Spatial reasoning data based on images
** Begin **

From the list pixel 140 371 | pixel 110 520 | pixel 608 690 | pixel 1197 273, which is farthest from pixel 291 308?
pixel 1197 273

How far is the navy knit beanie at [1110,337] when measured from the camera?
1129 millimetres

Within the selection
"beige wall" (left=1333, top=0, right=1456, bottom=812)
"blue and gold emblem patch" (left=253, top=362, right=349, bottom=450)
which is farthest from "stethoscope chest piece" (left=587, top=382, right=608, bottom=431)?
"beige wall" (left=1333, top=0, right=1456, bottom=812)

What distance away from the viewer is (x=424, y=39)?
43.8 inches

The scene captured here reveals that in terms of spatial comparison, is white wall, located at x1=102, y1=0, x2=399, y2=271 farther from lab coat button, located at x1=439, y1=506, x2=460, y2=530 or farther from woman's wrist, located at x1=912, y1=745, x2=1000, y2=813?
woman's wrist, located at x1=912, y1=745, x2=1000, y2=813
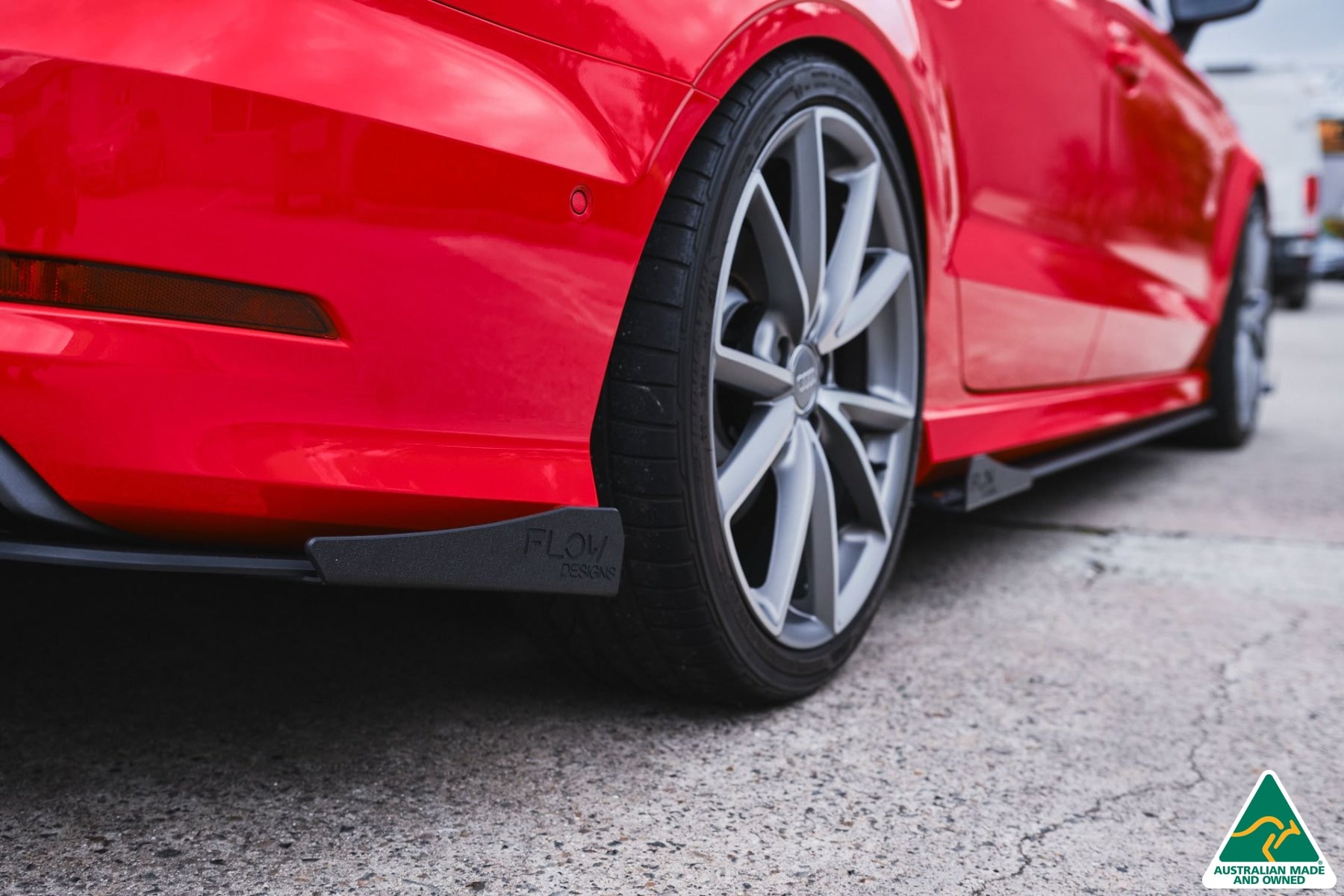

** End **

Exercise goal:
Starting at the first line of the records and ending with the line that contains "1129 millimetres", give those lines as a numbered list without the blank lines.

Answer in full:
1. From the list pixel 140 371 | pixel 110 520 | pixel 608 690 | pixel 1197 273, which is farthest from pixel 291 308?
2. pixel 1197 273
3. How far is the navy knit beanie at [1110,337] when measured from the camera?
4. 1129 millimetres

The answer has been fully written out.